DOCUMENT EXCERPT.

------------

The Transformation Priority Premises (as defined by Robert C. Martin) outline a structured approach to incrementally evolving code. The idea is to introduce the simplest possible change before moving to a more complex one, ensuring code remains clean, adaptable, and well-tested throughout development.
AI violated these principles by making larger leaps in logic, skipping over critical learning and validation steps that would normally drive incremental improvement in a true TDD approach.
Building High-Performing Teams
This experiment was insightful but also raised concerns. Even with AI’s capabilities, code quality is never guaranteed - it can reinforce good practices or amplify bad ones. AI can help developers build products faster, but at what cost?
Perhaps this highlights why test-first and quality-first thinking is more crucial than ever. This approach that ensures software remains adaptable, maintainable, and valuable.
Anyone can write code - heck, even my gran could. But not everyone can write high-quality code that’s extensible, maintainable, and resilient over time. That’s why coding is more than just writing code. It’s about aligning with engineering and quality principles from Extreme Programming (XP) and software craftsmanship, enabling you to create software products that continuously evolve with the market and deliver value to your customers
Even with AI’s ability to generate functional code, would you trust it to build mission-critical systems, like the software in modern cars that receive regular updates from manufacturers, without human oversight, test validation, and application of quality principles?
This experiment reinforces that while AI is a powerful tool, it currently lacks the judgment, intentionality, and expertise found in true software craftsmanship and XP.
As we coach teams on what "good" looks like, AI may help accelerate the journey toward high-quality products. But for now, it still takes human expertise to ensure we're crafting scalable, adaptable software that truly serves customers.
Final Thought: See TDD in Action (Without AI!)
While this experiment revealed interesting insights into AI’s capabilities, there’s no substitute for hands-on experience.
Want to see TDD in action? Watch our video demonstration where we take a test-driven approach to solving the Primefactor Kata - without AI.
Key Takeaways from Exploring TDD
- TDD isn’t just about writing tests.
- It’s about designing better software.
- It’s about learning to take small, safe steps.
We ran the experiment again, this time prompting AI with transformation premises and small incremental test steps before rerunning the dojo prompt. The result? AI’s response was noticeably closer to what we would write.

------------

STORED DATA.
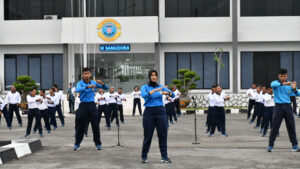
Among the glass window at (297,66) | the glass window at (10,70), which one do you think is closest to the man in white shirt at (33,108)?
the glass window at (10,70)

------------

EXERCISE DETAILS. Copy out the piece on AI and test-driven development, starting with "Perhaps this highlights" and going on through "of quality principles?", and change "maintainable" to "sustainable" wherever it occurs.

ANSWER TO THIS PROBLEM.
Perhaps this highlights why test-first and quality-first thinking is more crucial than ever. This approach that ensures software remains adaptable, sustainable, and valuable.
Anyone can write code - heck, even my gran could. But not everyone can write high-quality code that’s extensible, sustainable, and resilient over time. That’s why coding is more than just writing code. It’s about aligning with engineering and quality principles from Extreme Programming (XP) and software craftsmanship, enabling you to create software products that continuously evolve with the market and deliver value to your customers
Even with AI’s ability to generate functional code, would you trust it to build mission-critical systems, like the software in modern cars that receive regular updates from manufacturers, without human oversight, test validation, and application of quality principles?